[Fragmento del texto]
┌──
Lo que el peronismo picaflor y trovadoresco de Dolina expurga de Marechal – las deposiciones teslerianas y cierta exhuberancia rabelesiana al límite del terrorismo – es lo que Lamborghini acaparaba: la fecalidad la hibris y el terrorismo. Tadeys es el rabelesianismo bajo el efecto de una sublimación invertida – más que desublimación – que despoja de todo el ternismo fabulista marechaliano. El bi amor.


23/7/05

Jorge G. Borges, el Escritor Comprometido

[Georgie]



(García, Carlos: "Examen de la obra de Jorge Guillermo Borges" [1996])





Menester es considerar un modelo de “escritor comprometido” que nada tiene que ver con ese tan famoso de la época del sartrismo, y cuyo ejemplar más preciso es Borges; pero no Jorge Luís Borges: Jorge Guillermo Borges, su padre.
En los años sesenta, cuando Germán García reporteó a Borges y le preguntó por la leyenda de la Colonia Anarquista en Paraguay, Borges explicó que allí fueron los que fueron –Macedonio, Vedia y Muscari-, y explicó que no fue su padre, que era íntimo de aquellos otros tres, compañeros todos – salvo Vedia, creo - en la Facultad de Derecho y que también se hacía llamar anarquista, porque “estaba comprometido” con su madre Leonor Acevedo “y no iba a dejar a su novia para irse a fundar la comunidad anarquista en Paraguay”.
└──
[Registros enumerados]
┌──
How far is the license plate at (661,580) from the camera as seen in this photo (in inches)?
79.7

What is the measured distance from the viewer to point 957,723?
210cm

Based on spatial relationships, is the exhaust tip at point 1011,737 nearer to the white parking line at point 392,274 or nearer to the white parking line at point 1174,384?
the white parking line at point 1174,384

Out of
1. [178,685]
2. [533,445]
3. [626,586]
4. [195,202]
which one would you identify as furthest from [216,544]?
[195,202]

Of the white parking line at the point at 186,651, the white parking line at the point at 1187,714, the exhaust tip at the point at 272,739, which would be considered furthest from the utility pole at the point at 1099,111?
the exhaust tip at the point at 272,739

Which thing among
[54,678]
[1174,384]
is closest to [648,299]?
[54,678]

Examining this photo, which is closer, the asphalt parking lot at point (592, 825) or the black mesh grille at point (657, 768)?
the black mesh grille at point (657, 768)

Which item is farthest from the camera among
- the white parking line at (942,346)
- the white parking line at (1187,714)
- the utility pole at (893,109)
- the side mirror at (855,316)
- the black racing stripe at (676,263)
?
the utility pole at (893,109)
└──
[El ejercicio]
Reproduce, por favor, sin cambios el fragmento, comenzando en "Jorge G. Borges, el" y siguiendo hasta "Borges, su padre." inclusive. El material no guarda ninguna relación con el fragmento.

[Solución del problema]
Jorge G. Borges, el Escritor Comprometido

[Georgie]



(García, Carlos: "Examen de la obra de Jorge Guillermo Borges" [1996])





Menester es considerar un modelo de “escritor comprometido” que nada tiene que ver con ese tan famoso de la época del sartrismo, y cuyo ejemplar más preciso es Borges; pero no Jorge Luís Borges: Jorge Guillermo Borges, su padre.